>> Begin Stored data

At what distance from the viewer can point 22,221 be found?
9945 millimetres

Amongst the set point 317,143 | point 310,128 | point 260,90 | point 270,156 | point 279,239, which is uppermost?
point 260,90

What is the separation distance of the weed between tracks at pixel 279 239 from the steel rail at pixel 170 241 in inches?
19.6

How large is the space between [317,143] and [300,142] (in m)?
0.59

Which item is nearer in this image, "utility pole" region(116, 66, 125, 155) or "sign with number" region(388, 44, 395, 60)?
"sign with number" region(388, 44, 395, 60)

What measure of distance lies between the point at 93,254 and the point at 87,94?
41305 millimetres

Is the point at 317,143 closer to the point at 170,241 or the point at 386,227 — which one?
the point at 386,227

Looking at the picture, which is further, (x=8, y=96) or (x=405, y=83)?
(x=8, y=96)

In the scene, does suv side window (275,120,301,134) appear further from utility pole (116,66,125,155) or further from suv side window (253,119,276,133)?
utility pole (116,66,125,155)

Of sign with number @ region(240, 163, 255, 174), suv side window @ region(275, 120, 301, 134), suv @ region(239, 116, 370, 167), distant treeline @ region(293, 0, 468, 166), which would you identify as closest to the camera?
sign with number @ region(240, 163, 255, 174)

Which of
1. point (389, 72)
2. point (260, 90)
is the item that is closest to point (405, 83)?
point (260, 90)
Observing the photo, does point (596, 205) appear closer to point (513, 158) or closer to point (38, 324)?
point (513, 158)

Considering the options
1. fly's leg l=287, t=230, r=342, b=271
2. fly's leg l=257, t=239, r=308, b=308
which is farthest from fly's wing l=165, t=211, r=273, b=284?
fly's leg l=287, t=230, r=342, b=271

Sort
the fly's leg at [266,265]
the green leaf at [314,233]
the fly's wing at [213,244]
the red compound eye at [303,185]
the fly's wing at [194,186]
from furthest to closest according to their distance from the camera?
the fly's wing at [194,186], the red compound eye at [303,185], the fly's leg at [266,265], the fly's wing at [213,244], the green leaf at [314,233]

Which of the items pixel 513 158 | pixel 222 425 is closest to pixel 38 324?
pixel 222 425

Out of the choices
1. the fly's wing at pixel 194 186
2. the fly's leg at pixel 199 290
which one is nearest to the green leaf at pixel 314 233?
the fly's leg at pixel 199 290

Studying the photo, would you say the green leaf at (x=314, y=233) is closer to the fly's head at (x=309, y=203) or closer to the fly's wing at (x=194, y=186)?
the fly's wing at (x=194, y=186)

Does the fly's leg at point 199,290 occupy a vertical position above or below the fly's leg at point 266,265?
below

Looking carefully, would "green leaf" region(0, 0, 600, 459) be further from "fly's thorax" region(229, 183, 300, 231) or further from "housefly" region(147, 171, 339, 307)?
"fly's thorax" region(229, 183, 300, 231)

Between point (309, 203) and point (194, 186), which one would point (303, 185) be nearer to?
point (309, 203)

>> End Stored data

Report how many lines in the material above contain the string "Looking", giving only the number.

== Result of this task ==
2